The U.S. Court of Appeals for the Eighth Circuit recently released its opinion in Gallus v. Ameriprise, a case considering the scope of a mutual fund adviser’s fiduciary duties under section 36 of the Investment Company Act of 1940 (ICA). The Circuit Court found that while the Gartenberg v. Merrill Lynch case provided a “useful framework for resolving claims of excessive fees”, the size of the fee was not the only factor in considering an alleged violation of the ICA and that the adviser’s conduct during negotiation should also be considered. “[W]e read the plain language of § 36(b) to impose on advisers a duty to be honest and transparent throughout the negotiation process.”

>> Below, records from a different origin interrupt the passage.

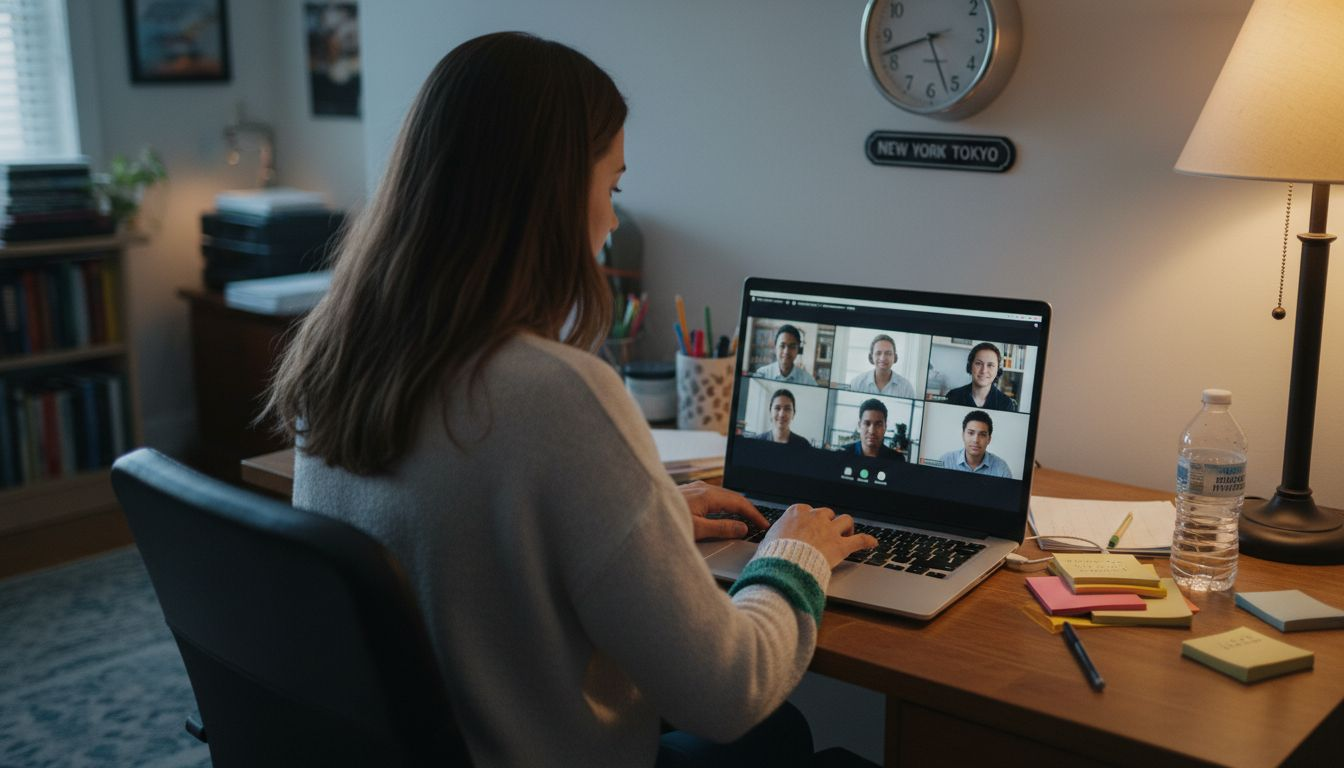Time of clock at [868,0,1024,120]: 8:26
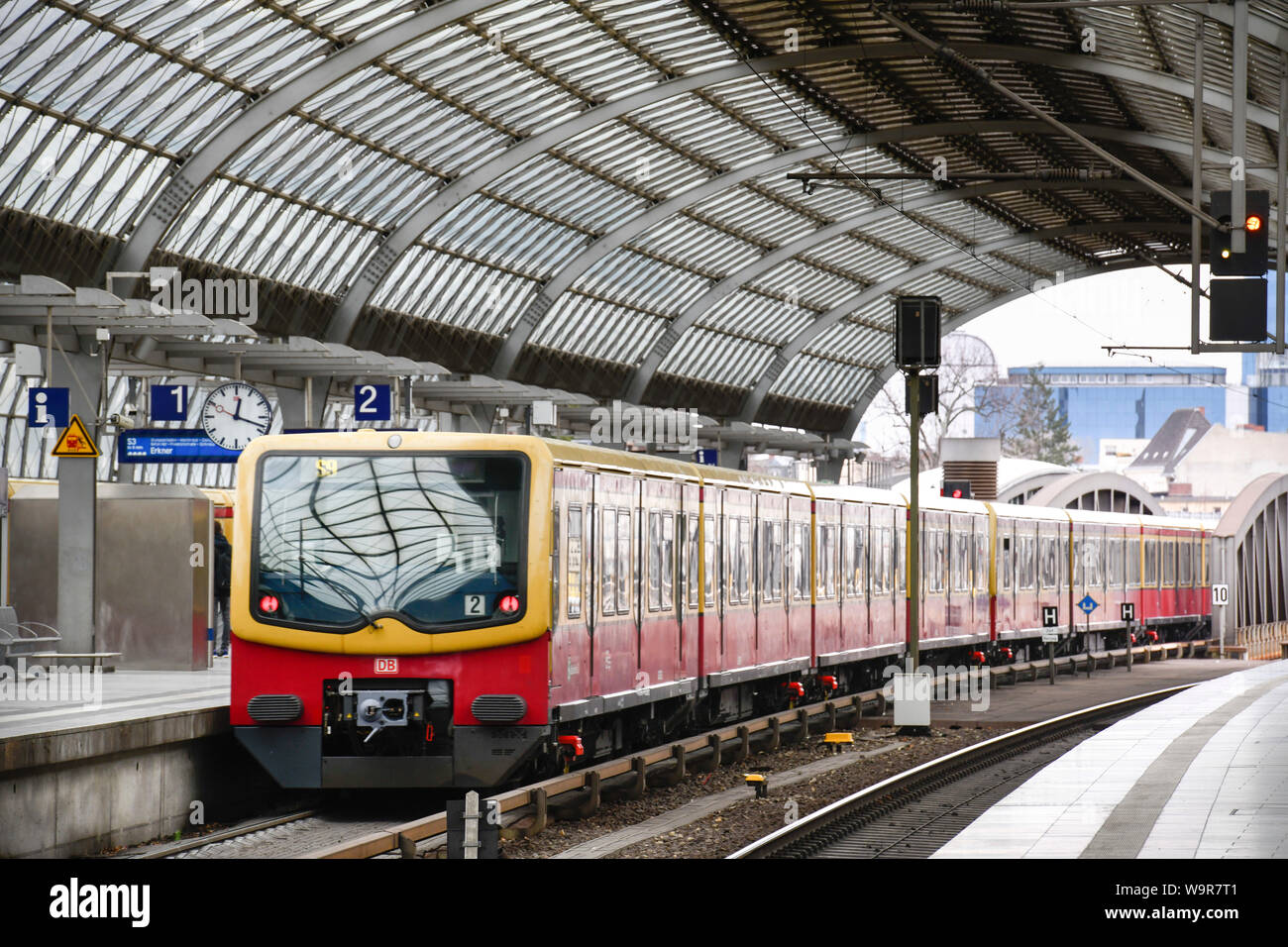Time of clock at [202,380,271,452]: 12:18
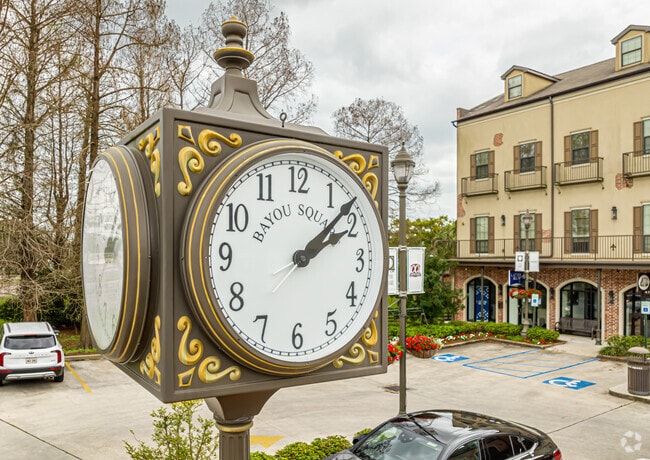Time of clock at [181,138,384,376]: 2:07
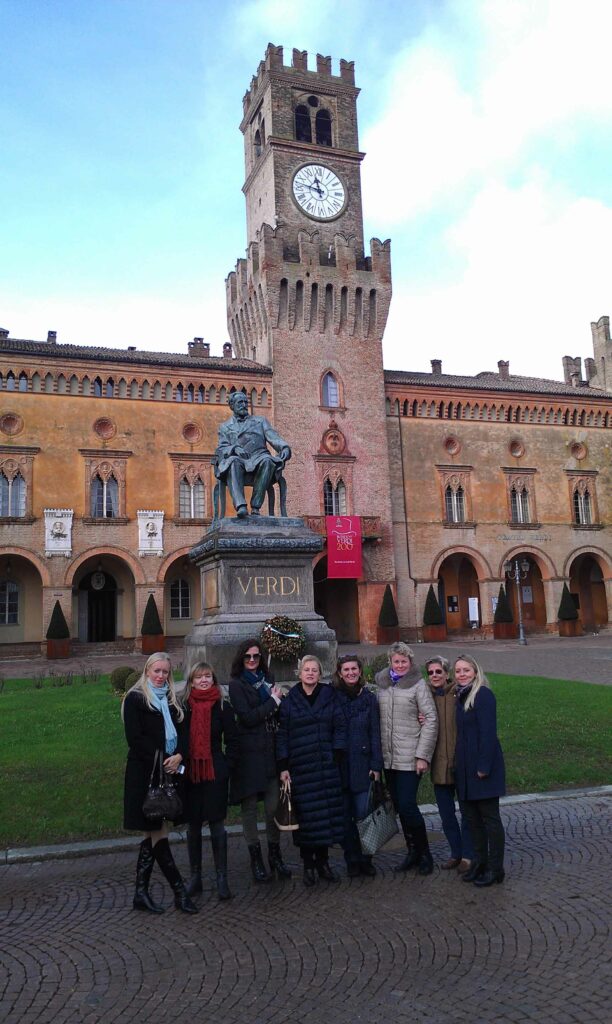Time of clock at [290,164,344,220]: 11:46
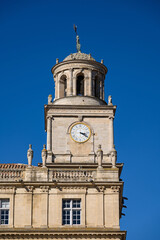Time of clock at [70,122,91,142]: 3:20
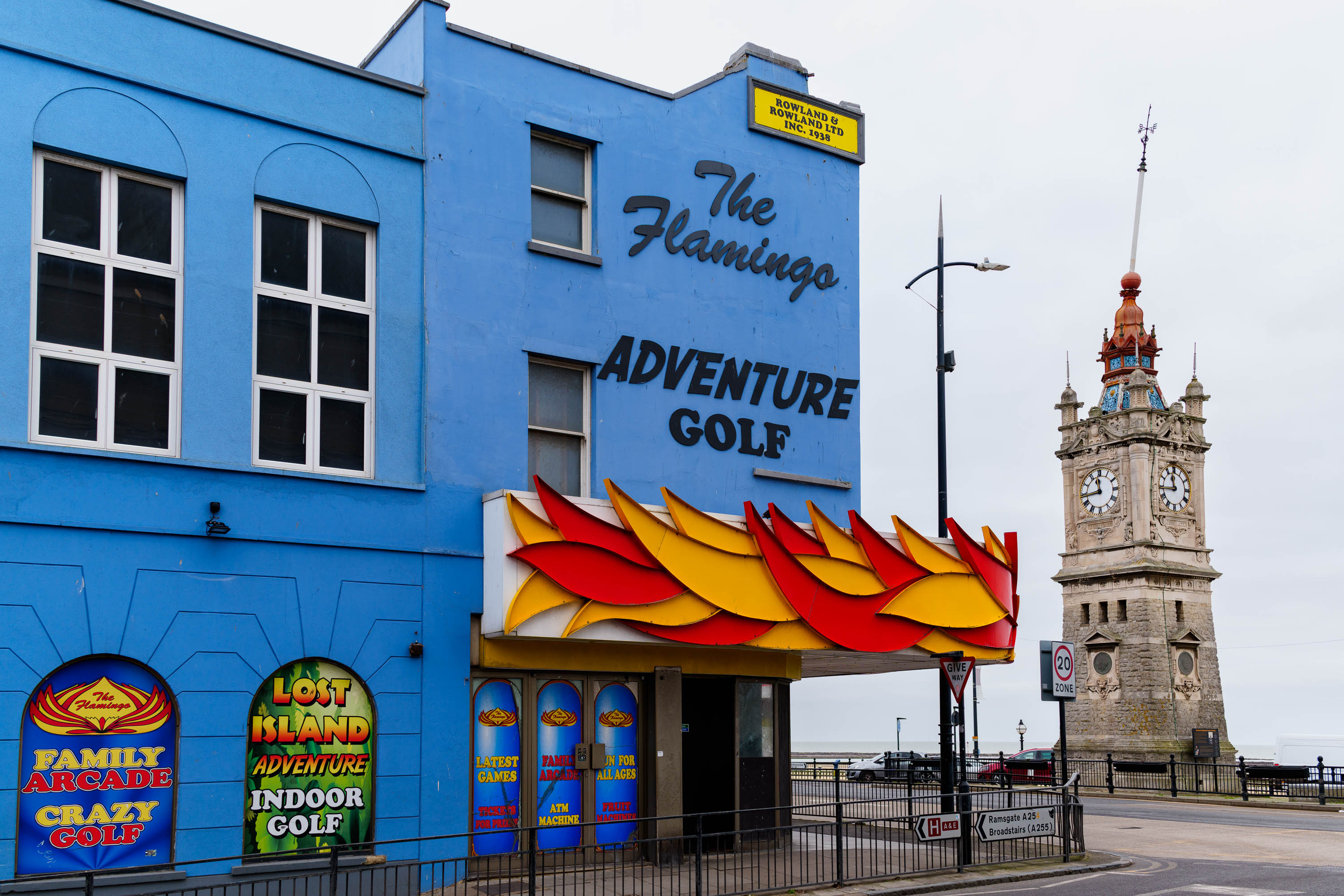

In reversing the Minnesota District Court's decision, the Eighth Circuit found that the lower court should have compared the fees charged to institutional and mutual fund clients. “Indeed, the argument for comparing mutual fund advisory fees with the fees charged to institutional accounts is particularly strong in this case because the investment advice may have been essentially the same for both accounts.” Further, the District Court should have considered the defendants’ conduct “independent of the result of the negotiation” and specifically whether the defendants misled the plaintiffs with respect to the discrepancy in fees.
As such, the Eighth Circuit reversed the decision of the District Court granting the defendants summary judgment and remanded the case for further consideration.